On 9/21/22 06:13, Richard Biener wrote:
On Mon, 19 Sep 2022, Andrew MacLeod wrote:
It looks like you created a fur_source to manually adjust PHIs within the
fold_stmt query to ignore edges that are not marked executable.
Yes, and use the current values from the VN lattice when looking at
statement operands.
yes, that is exactly how its intended to be used.
That would then just leave you with the stale cache state to deal with? And
if we can resolve that, would all just work? at least in theory?
In theory, yes. Besides that the use-def walking of the cache it not
wired up with fur_*
Well, yes. hmm, you want to set cache values based on the VN lattice as
well. yes. OK, let me do a bit of cache explanation since I haven't done
that yet. It does not need a fur_source of any kind, and I'll explain why.
The cache has 2 primary functions..
1) maintain the global definition table (used to decide if a name has
been processed). This is local and not the one the rest of GCC uses. and
2) maintain the range-on-entry cache andresolve queries to that
efficiently.
The cache does not actually create any NEW information. This is one of
its key features in preventing any kind of cascading cyclic updates.
All it does is propagate existing information from the definition table,
with values extracted from the global value table. So your example is
not good for this, as there isn't much in the cache for it. so lets
tweak it and add another block. example:
n_2 = 1
i_4 = 0
val_5 = 0
<bb 3>:
# i_1 = PHI <i_4(2), i_7(3)>
#val_2 = PHI <val_5(2), val_6(3) >
val_6 = val_2 + 1;
i_7 = i_1 + 1
if (i_7 > 22)
goto <bb 12>
else
goto <bb 7>
<bb 7>
if (i_7 < n_3)
goto <bb 3>;
else
goto <bb 4>;
<bb 4>
_8 = val_6
return _8
For the sake of simplicity, lets also assume bb2 and bb3 have been
looked and all the ssa-names defined in those blocks have an entry in
rangers defintion table.
Moving to <bb 7> if we ask for the range of "if (i_7< n_3) to be
evaluated, it checks that i_7 and n_3 have been evaluated before it
proceeds.

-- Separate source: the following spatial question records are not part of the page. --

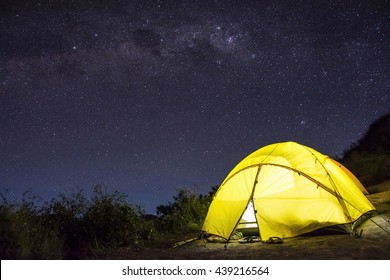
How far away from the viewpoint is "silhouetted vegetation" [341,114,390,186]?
53.5 ft

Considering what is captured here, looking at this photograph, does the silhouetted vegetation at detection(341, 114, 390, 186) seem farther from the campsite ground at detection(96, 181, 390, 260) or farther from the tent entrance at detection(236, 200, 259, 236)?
the tent entrance at detection(236, 200, 259, 236)

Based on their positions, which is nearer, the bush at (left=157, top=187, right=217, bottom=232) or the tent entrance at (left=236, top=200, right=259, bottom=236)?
the tent entrance at (left=236, top=200, right=259, bottom=236)

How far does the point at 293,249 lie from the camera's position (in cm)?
684

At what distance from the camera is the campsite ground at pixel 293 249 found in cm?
617

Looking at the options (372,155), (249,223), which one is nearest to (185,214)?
(249,223)

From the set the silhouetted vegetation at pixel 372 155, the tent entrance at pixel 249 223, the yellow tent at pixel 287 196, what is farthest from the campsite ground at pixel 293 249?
the silhouetted vegetation at pixel 372 155

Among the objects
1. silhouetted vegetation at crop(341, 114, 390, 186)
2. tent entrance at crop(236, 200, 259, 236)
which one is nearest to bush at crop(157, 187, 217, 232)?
tent entrance at crop(236, 200, 259, 236)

Both have entries, which means the next task is to get their
values at this location. range_of_expr is called on each one, and as
they are not defined in this block, ranger asks the cache for the value
of i_7 on entry to bb7. (likewise when it gets an answer back, it will
do so for n_3 as well)
The cache walks back the dominators until it finds either:
a) the block with the definition of i_7, or
b) a block which has an on-entry cache value for i_7 already set.

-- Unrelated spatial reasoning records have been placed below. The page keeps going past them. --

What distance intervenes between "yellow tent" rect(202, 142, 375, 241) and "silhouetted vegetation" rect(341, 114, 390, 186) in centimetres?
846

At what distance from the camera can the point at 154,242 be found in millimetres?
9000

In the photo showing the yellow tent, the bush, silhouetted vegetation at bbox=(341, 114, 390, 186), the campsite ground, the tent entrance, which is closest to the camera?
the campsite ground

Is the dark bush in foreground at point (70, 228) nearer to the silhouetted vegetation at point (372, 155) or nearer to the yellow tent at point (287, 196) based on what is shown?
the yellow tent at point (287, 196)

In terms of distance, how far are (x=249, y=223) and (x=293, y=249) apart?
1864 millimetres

During it walk, it tags any block which has i_7 in the export list,
meaning an outgoing edge from that block may change the value of i_7.

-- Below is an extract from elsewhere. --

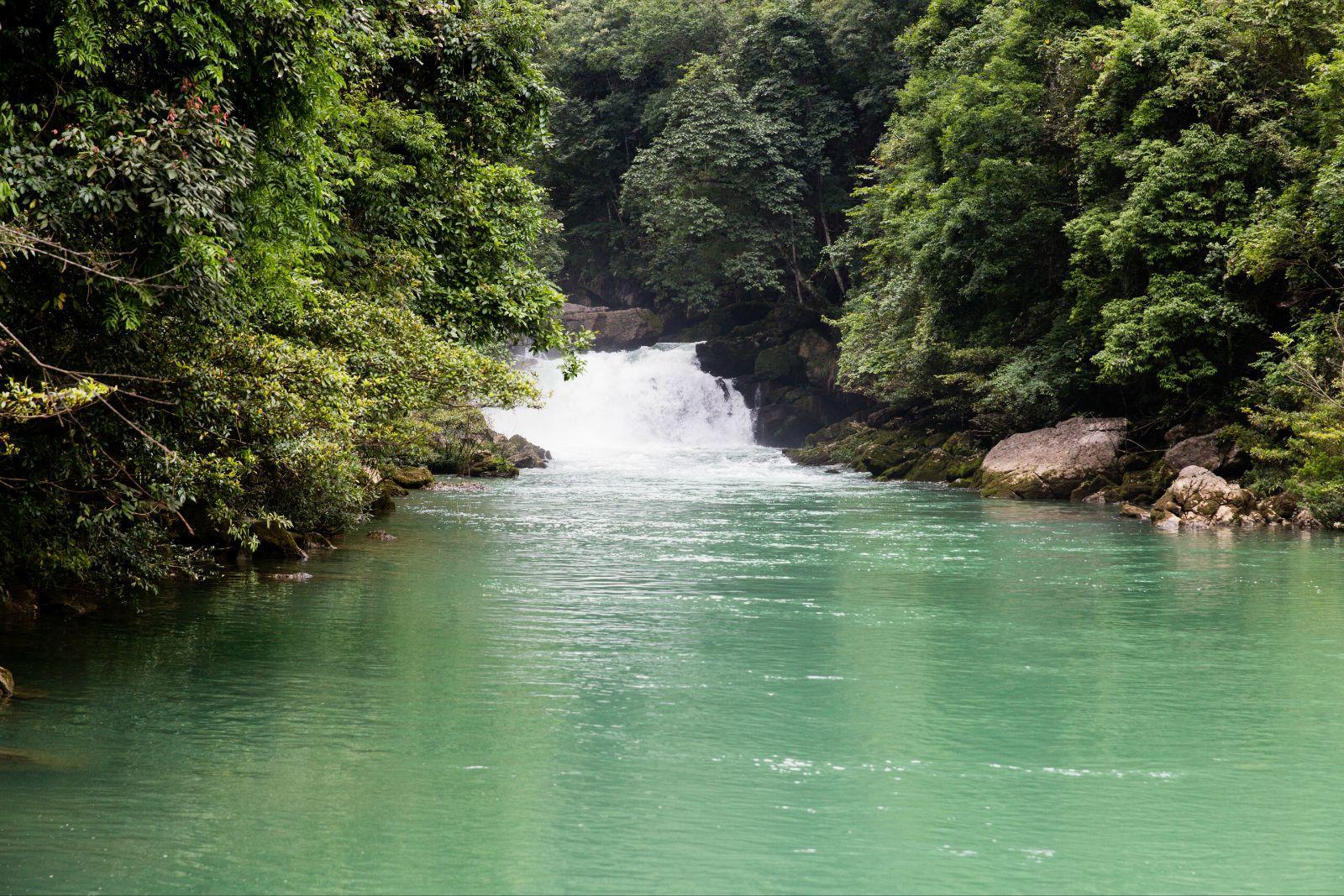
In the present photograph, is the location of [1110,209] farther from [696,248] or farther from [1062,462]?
[696,248]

There are additional complexities, but the fundamental operation is to
now take the value it saw from a) or b) as the starting value, and
supply that to GORI at every intervening outgoing edge i_7 was exported
from. Whenever the value changes along the way, we write a cache update
at the end of the edge to facilitate future queries. At the end, the
answer has been calculated and is stored as the on-entry value for this
block.
So returning to the example, assume i_7 was set to VARYING in bb3, GORI
would apply !(i_7 > 22) to the value, and we would end up in <bb 7> with
a range-on-entry of [0, 21] and it would be stored in bb7.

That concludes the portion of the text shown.